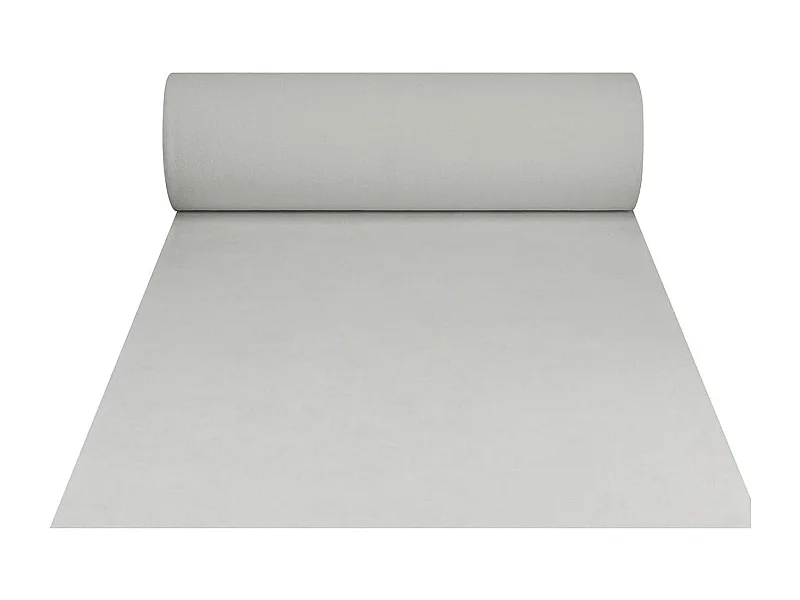 Guide-moquette pour intérieur et extérieur Blanc H 1x30 m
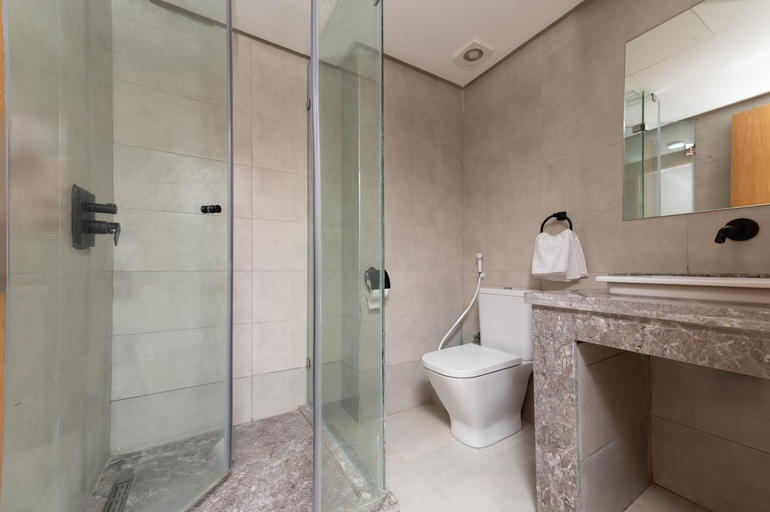 Bathroom 4, Garden Bay Signature AppartHotel, Settat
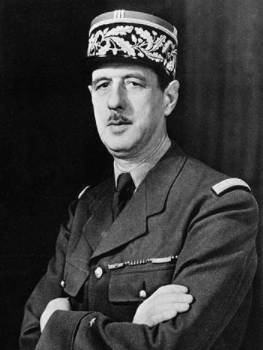 Charles de Gaulle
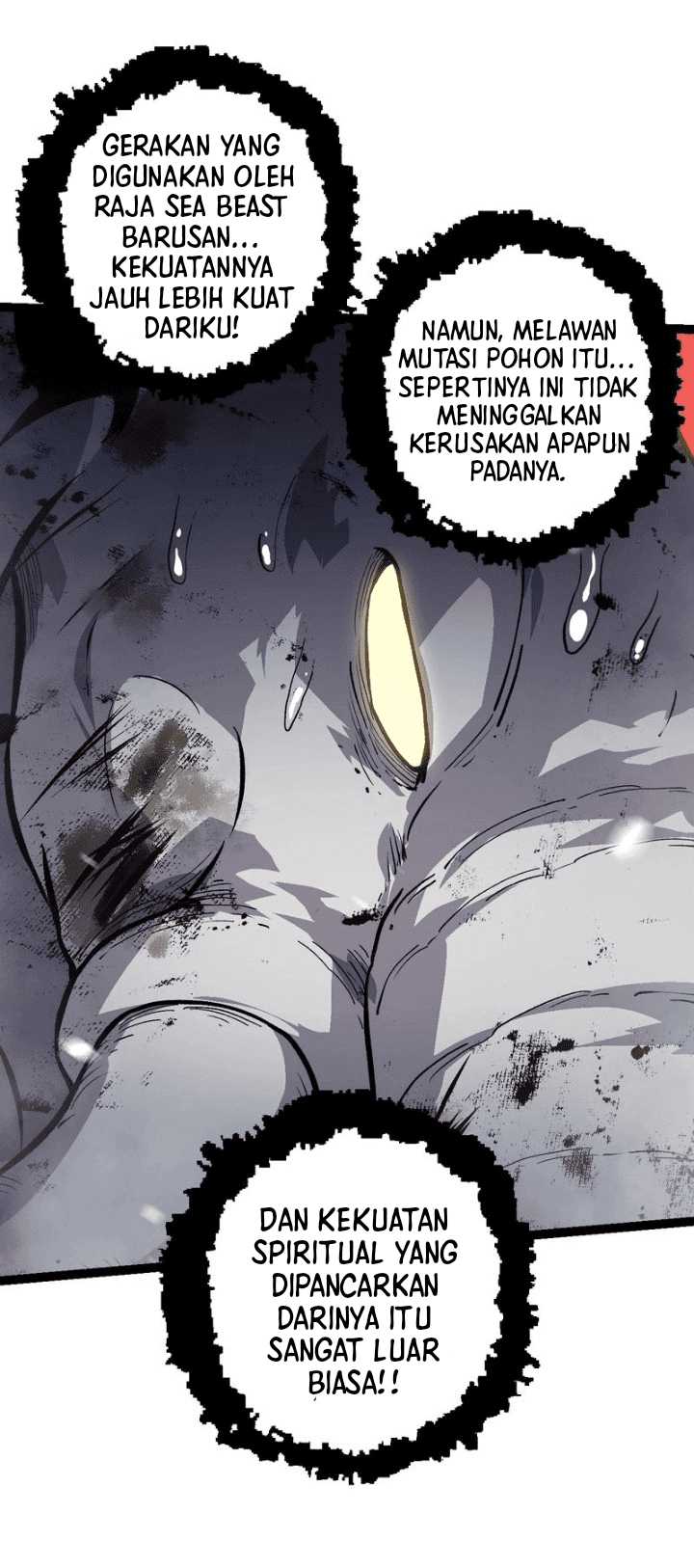 Evolution Begins With A Big Tree chapter 156 halaman 47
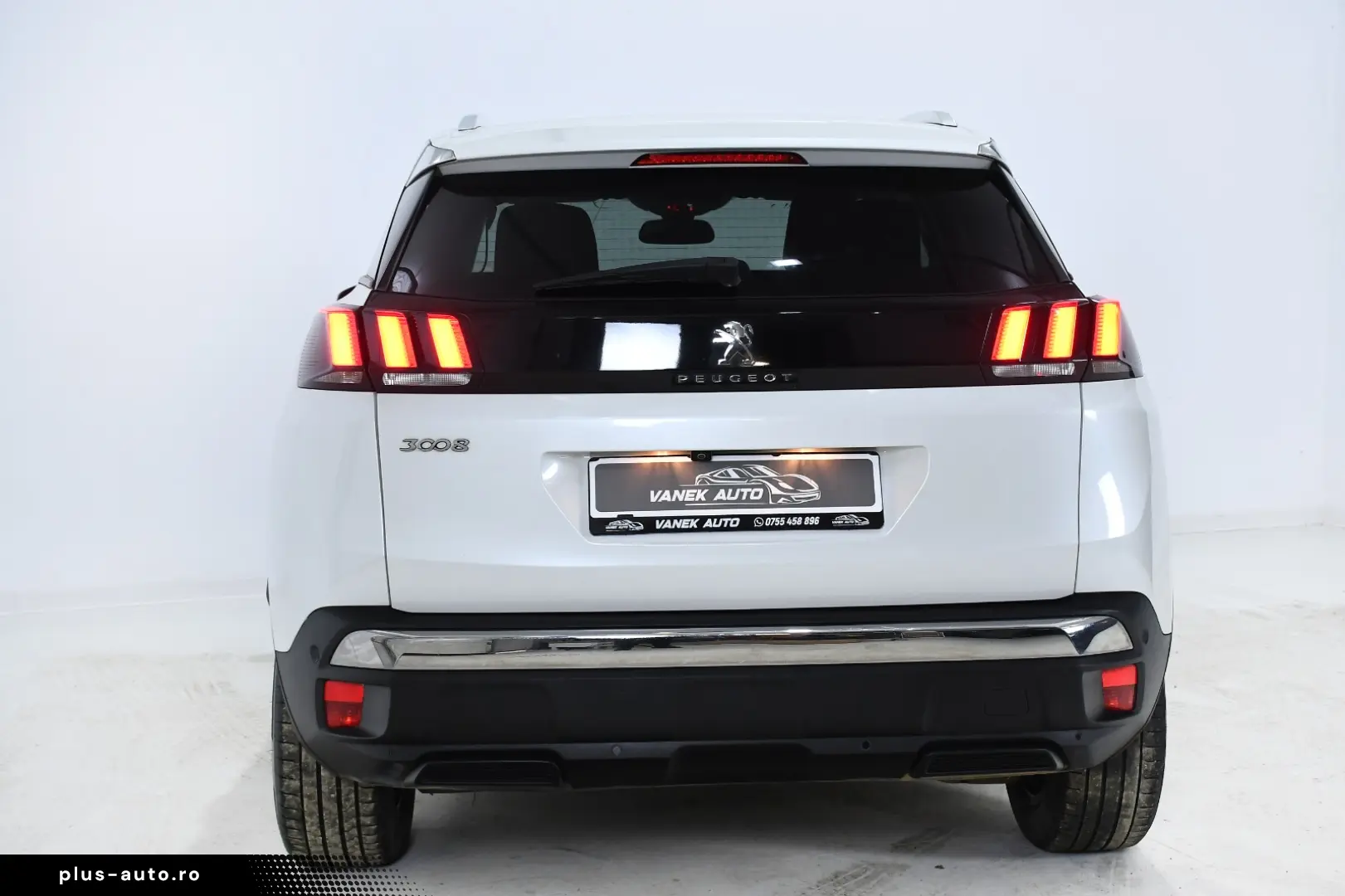Peugeot 3008 1.2 PureTech Turbo S&S Allure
◆ ◆ ◆ ◆ ◆
The answer must be an exact copy of the records above, with the pictures left out.

Problem solution:
 Guide-moquette pour intérieur et extérieur Blanc H 1x30 m
 Bathroom 4, Garden Bay Signature AppartHotel, Settat
 Charles de Gaulle
 Evolution Begins With A Big Tree chapter 156 halaman 47
Peugeot 3008 1.2 PureTech Turbo S&S Allure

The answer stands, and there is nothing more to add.